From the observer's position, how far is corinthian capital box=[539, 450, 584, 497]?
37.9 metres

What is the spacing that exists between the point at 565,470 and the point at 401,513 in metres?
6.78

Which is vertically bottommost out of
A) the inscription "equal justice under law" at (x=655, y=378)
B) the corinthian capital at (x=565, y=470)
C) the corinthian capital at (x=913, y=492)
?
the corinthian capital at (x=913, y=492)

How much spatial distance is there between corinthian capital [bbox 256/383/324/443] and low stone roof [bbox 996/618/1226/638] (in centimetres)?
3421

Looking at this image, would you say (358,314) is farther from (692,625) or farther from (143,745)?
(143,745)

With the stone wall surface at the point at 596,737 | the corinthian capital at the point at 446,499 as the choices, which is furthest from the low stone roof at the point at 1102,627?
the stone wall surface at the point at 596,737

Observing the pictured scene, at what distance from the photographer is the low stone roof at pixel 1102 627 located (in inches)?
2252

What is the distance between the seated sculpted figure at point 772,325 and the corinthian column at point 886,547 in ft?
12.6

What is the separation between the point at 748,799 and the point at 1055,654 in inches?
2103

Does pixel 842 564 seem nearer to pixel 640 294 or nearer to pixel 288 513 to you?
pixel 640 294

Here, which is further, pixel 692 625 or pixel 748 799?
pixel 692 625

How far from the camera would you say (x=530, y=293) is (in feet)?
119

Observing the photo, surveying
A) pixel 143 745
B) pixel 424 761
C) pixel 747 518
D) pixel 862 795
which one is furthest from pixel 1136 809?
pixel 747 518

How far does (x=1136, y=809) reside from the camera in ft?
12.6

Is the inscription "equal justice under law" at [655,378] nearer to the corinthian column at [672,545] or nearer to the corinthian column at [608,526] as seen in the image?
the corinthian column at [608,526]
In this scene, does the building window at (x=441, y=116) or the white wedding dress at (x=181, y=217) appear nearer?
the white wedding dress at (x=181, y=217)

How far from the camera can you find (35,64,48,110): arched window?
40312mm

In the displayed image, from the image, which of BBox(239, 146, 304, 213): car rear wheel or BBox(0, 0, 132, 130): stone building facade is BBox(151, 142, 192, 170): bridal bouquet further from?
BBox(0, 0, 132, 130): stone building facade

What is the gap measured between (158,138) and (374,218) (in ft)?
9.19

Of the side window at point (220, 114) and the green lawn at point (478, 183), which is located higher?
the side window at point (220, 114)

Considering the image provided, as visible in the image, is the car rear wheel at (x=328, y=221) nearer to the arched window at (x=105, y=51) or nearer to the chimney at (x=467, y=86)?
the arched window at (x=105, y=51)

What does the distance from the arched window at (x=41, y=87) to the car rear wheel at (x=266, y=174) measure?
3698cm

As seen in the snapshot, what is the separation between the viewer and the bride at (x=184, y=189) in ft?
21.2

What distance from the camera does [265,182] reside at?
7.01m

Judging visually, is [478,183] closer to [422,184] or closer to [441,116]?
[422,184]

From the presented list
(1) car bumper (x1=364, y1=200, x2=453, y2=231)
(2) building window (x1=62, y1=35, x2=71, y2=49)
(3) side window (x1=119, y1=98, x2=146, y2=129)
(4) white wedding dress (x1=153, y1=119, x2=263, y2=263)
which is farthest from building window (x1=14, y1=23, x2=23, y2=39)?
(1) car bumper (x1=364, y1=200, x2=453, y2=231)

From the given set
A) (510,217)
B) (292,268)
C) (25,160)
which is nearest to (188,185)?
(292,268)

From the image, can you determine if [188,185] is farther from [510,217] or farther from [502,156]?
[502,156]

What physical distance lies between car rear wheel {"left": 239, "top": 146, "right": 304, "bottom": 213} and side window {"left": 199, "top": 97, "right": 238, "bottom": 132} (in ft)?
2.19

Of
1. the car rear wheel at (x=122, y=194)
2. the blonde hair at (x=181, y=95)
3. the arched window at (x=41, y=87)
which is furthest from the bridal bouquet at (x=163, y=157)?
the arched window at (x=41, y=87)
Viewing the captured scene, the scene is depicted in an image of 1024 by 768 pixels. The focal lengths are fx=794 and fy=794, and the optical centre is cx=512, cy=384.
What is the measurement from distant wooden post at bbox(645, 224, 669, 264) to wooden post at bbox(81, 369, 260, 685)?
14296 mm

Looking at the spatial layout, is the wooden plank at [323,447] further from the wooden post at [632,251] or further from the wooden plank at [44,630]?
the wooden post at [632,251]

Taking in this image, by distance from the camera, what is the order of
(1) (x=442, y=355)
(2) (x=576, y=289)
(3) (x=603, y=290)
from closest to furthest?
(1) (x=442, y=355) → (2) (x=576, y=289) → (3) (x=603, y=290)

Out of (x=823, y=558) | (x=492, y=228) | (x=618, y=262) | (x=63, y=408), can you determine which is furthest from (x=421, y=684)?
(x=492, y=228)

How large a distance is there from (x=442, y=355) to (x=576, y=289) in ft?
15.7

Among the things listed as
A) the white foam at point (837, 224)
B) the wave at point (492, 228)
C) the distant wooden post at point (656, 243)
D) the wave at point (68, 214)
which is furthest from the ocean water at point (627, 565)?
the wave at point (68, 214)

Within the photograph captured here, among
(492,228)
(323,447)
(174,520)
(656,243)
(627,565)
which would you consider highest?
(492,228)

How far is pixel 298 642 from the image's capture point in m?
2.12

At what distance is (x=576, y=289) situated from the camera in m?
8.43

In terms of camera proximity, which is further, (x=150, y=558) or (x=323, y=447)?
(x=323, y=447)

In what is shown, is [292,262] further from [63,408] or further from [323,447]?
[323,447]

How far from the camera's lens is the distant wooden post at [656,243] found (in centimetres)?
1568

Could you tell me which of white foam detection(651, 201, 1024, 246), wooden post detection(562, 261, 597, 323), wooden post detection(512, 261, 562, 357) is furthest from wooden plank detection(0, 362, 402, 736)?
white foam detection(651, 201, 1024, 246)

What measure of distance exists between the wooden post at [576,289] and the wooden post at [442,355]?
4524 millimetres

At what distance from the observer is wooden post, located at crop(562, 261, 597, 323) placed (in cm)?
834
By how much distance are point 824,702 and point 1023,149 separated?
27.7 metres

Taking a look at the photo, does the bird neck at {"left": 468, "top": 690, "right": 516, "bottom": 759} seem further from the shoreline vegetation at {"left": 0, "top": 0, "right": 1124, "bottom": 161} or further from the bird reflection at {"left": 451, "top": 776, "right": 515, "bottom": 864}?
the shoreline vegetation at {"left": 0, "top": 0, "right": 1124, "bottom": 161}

:::

- **Exercise goal**
Convert the material into a Markdown table with the columns Row and Line, starting at the line that contains "How far from the camera's" and ending at the final line of the material. Number each row in order and leave out blank lines.

- **Written answer**
| Row | Line |
|---|---|
| 1 | How far from the camera's lens is the distant wooden post at [656,243] found (in centimetres)? |
| 2 | 1568 |
| 3 | Could you tell me which of white foam detection(651, 201, 1024, 246), wooden post detection(562, 261, 597, 323), wooden post detection(512, 261, 562, 357) is furthest from wooden plank detection(0, 362, 402, 736)? |
| 4 | white foam detection(651, 201, 1024, 246) |
| 5 | What measure of distance exists between the wooden post at [576,289] and the wooden post at [442,355]? |
| 6 | 4524 millimetres |
| 7 | At what distance from the observer is wooden post, located at crop(562, 261, 597, 323) placed (in cm)? |
| 8 | 834 |
| 9 | By how much distance are point 824,702 and point 1023,149 separated? |
| 10 | 27.7 metres |
| 11 | Taking a look at the photo, does the bird neck at {"left": 468, "top": 690, "right": 516, "bottom": 759} seem further from the shoreline vegetation at {"left": 0, "top": 0, "right": 1124, "bottom": 161} or further from the bird reflection at {"left": 451, "top": 776, "right": 515, "bottom": 864}? |
| 12 | the shoreline vegetation at {"left": 0, "top": 0, "right": 1124, "bottom": 161} |